Los Estados Unidos cesaron la exportación de petróleo a Japón en julio de 1941, una vez que se produjo la invasión nipona de la Indochina francesa aprovechando la caída de Francia, aunque en esta decisión también influyeron las nuevas restricciones del gobierno estadounidense al consumo interno. Este giro llevó a los japoneses a poner en marcha los planes de conquista de las Indias Orientales Neerlandesas, territorio rico en petróleo. La planificación preliminar de los japoneses para atacar en Pearl Harbor y así proteger su movimiento hacia el «Área de recursos del sur» (el término japonés para todo el sureste asiático en general) había comenzado a principios de 1941 bajo el auspicio del almirante Isoroku Yamamoto, entonces comandante de la Flota Combinada japonesa. Este consiguió, tras batallar mucho con el Cuartel General Naval, la autorización del Estado Mayor de la Armada Imperial Japonesa para desarrollar un plan formal y el entrenamiento necesario, llegando a amenazar con la renuncia a su puesto. La planificación a gran escala fue desarrollada por el capitán Minoru Genda a comienzos de la primavera de 1941. El equipo de planificación estudió el intensivo ataque aéreo que los británicos habían desarrollado en 1940 contra la flota italiana en Tarento, ejemplo que fue de gran utilidad para ellos en la planificación de su bombardeo de las fuerzas navales en Pearl Harbor.

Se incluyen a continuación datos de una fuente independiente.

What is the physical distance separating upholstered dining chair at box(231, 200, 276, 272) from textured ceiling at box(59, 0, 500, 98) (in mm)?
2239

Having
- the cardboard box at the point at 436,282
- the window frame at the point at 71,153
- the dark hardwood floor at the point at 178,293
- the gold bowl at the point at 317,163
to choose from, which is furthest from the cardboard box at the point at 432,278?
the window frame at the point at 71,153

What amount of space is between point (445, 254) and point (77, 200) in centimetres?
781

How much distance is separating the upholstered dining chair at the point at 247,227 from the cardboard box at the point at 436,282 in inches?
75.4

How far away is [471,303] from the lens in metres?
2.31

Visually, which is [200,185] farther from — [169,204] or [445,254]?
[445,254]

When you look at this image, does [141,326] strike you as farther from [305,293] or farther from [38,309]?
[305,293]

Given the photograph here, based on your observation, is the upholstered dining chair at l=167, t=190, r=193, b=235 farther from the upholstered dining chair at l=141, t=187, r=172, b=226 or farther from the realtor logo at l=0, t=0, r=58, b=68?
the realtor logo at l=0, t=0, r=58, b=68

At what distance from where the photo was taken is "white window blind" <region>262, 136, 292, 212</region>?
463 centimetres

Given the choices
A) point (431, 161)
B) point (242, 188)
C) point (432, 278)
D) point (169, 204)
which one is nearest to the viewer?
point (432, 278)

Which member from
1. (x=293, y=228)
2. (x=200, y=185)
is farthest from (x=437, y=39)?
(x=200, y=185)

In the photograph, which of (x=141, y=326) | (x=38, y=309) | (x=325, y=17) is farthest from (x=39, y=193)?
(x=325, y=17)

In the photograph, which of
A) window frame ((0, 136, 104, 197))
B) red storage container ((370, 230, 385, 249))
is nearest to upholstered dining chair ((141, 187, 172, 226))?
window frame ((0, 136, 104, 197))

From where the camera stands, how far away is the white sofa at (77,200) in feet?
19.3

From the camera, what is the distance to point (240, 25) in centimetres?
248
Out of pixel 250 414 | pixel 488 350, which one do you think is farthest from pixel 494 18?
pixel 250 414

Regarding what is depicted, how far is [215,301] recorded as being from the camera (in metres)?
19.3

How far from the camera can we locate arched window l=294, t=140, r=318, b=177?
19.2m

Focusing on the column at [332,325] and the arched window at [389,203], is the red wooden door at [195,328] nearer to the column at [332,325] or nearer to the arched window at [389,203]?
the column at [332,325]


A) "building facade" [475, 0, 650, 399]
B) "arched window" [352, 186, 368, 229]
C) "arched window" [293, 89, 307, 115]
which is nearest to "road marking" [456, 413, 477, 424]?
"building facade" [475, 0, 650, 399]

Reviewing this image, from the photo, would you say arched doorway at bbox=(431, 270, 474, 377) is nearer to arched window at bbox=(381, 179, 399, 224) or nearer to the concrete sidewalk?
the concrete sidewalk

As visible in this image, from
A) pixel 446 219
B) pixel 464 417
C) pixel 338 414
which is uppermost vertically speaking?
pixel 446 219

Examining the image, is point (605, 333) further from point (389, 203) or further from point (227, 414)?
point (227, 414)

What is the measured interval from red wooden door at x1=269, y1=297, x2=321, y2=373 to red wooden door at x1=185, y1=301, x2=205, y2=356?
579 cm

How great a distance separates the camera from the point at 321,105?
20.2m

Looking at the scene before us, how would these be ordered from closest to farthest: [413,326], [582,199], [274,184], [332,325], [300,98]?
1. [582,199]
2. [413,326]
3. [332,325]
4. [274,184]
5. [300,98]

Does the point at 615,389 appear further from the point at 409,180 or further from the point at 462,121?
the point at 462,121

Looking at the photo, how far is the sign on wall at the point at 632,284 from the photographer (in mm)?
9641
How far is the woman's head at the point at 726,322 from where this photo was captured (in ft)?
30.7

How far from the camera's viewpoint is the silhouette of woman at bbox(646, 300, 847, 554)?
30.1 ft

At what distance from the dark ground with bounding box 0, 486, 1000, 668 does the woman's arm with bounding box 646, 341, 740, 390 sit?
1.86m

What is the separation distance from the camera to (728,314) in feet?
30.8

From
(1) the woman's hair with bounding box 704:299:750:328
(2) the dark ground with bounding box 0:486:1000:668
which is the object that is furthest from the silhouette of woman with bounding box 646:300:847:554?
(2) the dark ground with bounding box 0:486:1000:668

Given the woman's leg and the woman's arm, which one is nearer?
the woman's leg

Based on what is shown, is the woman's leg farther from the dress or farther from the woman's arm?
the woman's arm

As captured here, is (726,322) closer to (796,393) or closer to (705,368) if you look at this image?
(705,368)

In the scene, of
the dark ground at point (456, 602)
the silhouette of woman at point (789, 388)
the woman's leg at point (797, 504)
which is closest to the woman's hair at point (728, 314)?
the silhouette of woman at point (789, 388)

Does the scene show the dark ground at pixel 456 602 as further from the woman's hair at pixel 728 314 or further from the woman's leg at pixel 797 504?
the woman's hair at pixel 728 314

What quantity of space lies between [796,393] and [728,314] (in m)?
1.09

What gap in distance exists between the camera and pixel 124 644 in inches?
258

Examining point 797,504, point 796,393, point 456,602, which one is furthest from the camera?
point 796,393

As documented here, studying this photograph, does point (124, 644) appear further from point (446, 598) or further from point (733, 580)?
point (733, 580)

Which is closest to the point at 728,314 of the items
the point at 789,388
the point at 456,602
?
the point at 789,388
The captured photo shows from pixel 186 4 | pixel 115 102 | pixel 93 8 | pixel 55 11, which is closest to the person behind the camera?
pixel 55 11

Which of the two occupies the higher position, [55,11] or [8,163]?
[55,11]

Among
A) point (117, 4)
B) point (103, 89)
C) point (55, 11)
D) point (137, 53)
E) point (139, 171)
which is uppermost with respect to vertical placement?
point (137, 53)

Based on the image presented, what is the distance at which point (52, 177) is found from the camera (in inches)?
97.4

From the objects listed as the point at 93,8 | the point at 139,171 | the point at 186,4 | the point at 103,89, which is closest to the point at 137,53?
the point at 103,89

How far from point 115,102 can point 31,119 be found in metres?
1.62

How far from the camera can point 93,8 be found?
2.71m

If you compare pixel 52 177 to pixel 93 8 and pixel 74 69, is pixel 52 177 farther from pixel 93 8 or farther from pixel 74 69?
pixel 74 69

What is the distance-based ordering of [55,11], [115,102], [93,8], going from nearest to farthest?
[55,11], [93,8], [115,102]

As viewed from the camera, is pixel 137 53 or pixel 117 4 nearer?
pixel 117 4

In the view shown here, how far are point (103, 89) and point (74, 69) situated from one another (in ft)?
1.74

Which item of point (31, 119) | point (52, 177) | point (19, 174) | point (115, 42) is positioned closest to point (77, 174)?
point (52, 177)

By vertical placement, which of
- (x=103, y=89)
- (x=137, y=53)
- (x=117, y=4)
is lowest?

En los siguientes meses se entrenaron pilotos, se adaptó el equipamiento y se recogió información. A pesar de estos preparativos, el plan de ataque no fue aprobado por el emperador Hirohito hasta el 5 de noviembre, tras la tercera de las cuatro conferencias imperiales organizadas para tratar el asunto. Hasta el 1 de diciembre el emperador no dio su autorización final, después de que la mayoría de los jefes militares japoneses le aconsejaran que la Nota Hull podría «destruir los frutos del incidente de China, poner en peligro Manchukuo y socavar el control japonés de Corea».